__RECORDS SHOWN__:
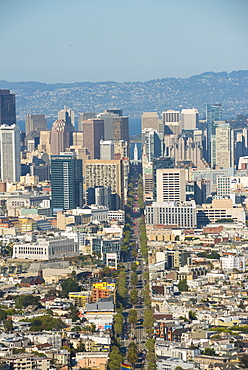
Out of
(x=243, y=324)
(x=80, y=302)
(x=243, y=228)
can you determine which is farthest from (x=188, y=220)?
(x=243, y=324)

__GOAL OF THE EXERCISE__: Rewrite the text of the records above, replacing "determine" with "work out" and keeping everything else the same. Leave the pictures out.

__SOLUTION FOR THIS TASK__:
Out of
(x=243, y=324)
(x=80, y=302)
(x=243, y=228)
can you work out which is farthest from (x=188, y=220)?
(x=243, y=324)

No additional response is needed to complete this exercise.